Zechariah 8:10 - John Trapp Complete Commentary

Bible Comments

For before these days there was no hire for man, nor any hire for beast; neither [was there any] peace to him that went out or came in because of the affliction: for I set all men every one against his neighbour.

Ver. 10. For before these days] sc. During those forty and four years, wherein they ceased from the work, minding only their own houses and managing their own affairs, their labour was unprofitable, their state unquiet through foreign foragers and homebred malcontents.

There was no hire for man, nor any hire for beast] Nulla emoluments laborum. Both man and beast did their parts, but to little purpose.

Ludit qui sterili semina mandat humo ”(Ovid).

They sowed much, and brought in little; they earned money, but put it into a bottomless bag, Haggai 1:6; See Trapp on " Heb 1:6 " the gains did not countervail the pains, the wages the work.

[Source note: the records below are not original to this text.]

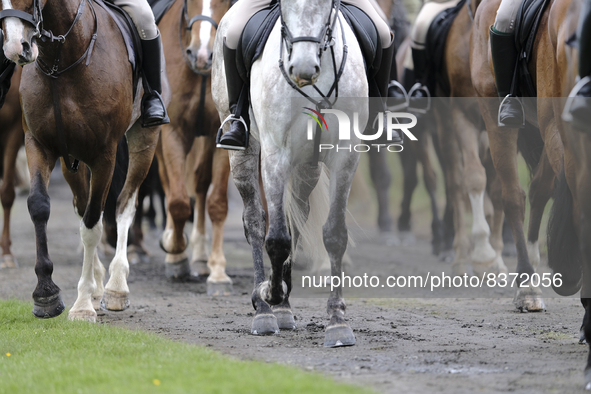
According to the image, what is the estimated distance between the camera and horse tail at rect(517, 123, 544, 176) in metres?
8.48

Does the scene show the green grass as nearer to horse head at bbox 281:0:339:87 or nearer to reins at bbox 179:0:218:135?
horse head at bbox 281:0:339:87

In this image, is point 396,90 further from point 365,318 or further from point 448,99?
point 365,318

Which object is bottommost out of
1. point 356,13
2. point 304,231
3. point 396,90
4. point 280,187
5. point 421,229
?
point 421,229

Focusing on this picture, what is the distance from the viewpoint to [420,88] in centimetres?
1107

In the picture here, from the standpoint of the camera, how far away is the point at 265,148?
245 inches

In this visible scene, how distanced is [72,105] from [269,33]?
1.67 m

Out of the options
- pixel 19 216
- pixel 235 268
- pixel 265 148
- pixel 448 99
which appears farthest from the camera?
pixel 19 216

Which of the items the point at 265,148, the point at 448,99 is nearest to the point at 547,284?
the point at 448,99

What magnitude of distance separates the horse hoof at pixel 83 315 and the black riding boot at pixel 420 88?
5.60m

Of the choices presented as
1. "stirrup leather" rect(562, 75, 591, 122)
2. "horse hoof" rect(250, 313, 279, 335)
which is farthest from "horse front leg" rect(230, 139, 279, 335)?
"stirrup leather" rect(562, 75, 591, 122)

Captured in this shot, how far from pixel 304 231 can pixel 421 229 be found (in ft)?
37.4

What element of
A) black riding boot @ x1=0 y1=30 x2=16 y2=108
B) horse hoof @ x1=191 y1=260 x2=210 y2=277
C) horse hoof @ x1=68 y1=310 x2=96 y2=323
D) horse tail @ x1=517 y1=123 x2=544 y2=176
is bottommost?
horse hoof @ x1=191 y1=260 x2=210 y2=277

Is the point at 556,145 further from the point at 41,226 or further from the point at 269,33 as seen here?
the point at 41,226

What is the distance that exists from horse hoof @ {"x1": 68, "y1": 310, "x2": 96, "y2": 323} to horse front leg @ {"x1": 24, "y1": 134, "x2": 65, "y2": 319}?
59 centimetres
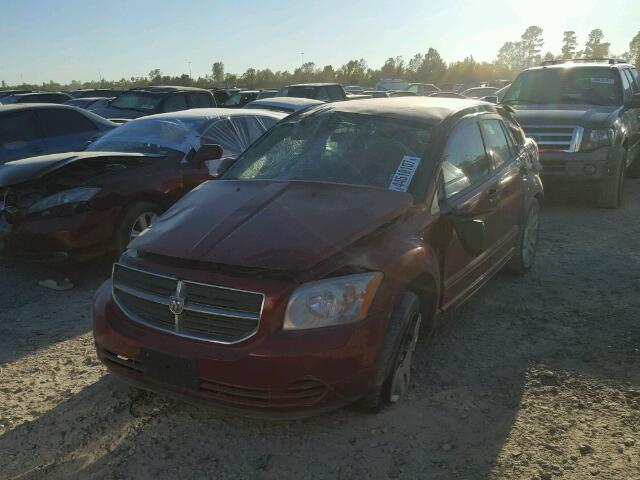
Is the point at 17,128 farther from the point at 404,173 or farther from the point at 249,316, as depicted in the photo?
the point at 249,316

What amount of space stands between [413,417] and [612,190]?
6.37m

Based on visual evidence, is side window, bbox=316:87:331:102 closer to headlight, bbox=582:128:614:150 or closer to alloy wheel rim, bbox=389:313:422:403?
headlight, bbox=582:128:614:150

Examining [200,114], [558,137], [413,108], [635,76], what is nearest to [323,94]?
[635,76]

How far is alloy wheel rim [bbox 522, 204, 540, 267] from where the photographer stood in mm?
5496

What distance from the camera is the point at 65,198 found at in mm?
5238

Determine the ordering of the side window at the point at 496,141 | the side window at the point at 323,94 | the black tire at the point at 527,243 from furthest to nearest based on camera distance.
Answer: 1. the side window at the point at 323,94
2. the black tire at the point at 527,243
3. the side window at the point at 496,141

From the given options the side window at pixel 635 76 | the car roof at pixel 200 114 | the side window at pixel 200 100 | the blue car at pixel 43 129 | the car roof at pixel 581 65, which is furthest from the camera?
the side window at pixel 200 100

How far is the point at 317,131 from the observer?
14.1 feet

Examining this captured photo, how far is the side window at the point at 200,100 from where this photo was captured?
46.3 ft

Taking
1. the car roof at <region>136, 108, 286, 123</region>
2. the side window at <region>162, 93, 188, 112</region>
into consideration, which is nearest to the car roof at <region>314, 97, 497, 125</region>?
the car roof at <region>136, 108, 286, 123</region>

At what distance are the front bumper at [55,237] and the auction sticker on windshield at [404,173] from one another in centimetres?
286

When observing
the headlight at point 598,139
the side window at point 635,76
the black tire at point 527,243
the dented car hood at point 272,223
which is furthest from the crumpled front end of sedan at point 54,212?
the side window at point 635,76

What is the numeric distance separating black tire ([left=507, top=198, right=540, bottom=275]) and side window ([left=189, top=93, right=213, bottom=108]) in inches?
397

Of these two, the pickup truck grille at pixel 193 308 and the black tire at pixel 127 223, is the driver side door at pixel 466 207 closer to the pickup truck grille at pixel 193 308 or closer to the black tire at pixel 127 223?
the pickup truck grille at pixel 193 308
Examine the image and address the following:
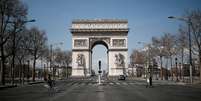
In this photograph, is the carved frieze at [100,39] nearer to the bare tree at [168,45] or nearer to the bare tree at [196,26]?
the bare tree at [168,45]

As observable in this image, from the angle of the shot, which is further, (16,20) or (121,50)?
(121,50)

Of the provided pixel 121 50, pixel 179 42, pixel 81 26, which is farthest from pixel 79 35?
pixel 179 42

Neither was there any peace to him that went out or came in] Whether a man were within doors or without, he was in danger of the enemy (see the like 2Ch 15:5), he did eat the bread of his soul in the peril of his life, being wholly at the enemy's mercy, which is mere cruelty. "For if a man find his enemy, will he let him go away?" said Saul, 1 Samuel 24:19; I think not, till he have his pennyworth of him; as that monster of Milan, as the bloody Papists in the massacre of Paris, as the merciless Spaniards on the harmless Indians (50,000,000 of whom they have murdered in 42 years, as Acosta, the Jesuit, testifieth), as Ptolemy Lathurus, King of Egypt, on these poor Jews, 30,000 of whom he cruelly killed, and compelled the living to feed upon the flesh of the dead; and, lastly, as the Jews themselves, of whom Tacitus takes notice, and gives them this character, that there was misericordia in promptu apud suos, sed contra omnes alios hostile odium, that they were kind enough to their own, but cruel to all others, whom they look upon as idolaters, and therefore think they may safely kill, as they did the Cyprians and Cyrenians in Trajan's time to the number of 240,000; and as they still do Christians where they can without danger of being discovered; whom also they curse in their daily prayers with a Maledic Domine Nazaraeis; and by whom they are everywhere so contemned and hated, that they are exiled out of the world, cast out of many countries, and where they are suffered (as in Turkey) they are at every Easter in danger of death. For Biddulph telleth us that if they stir out of doors between Maundy Thursday at noon and Easter eve at night, the Christians among whom they dwell will stone them; because at that time they crucified our Saviour, derided and buffeted him.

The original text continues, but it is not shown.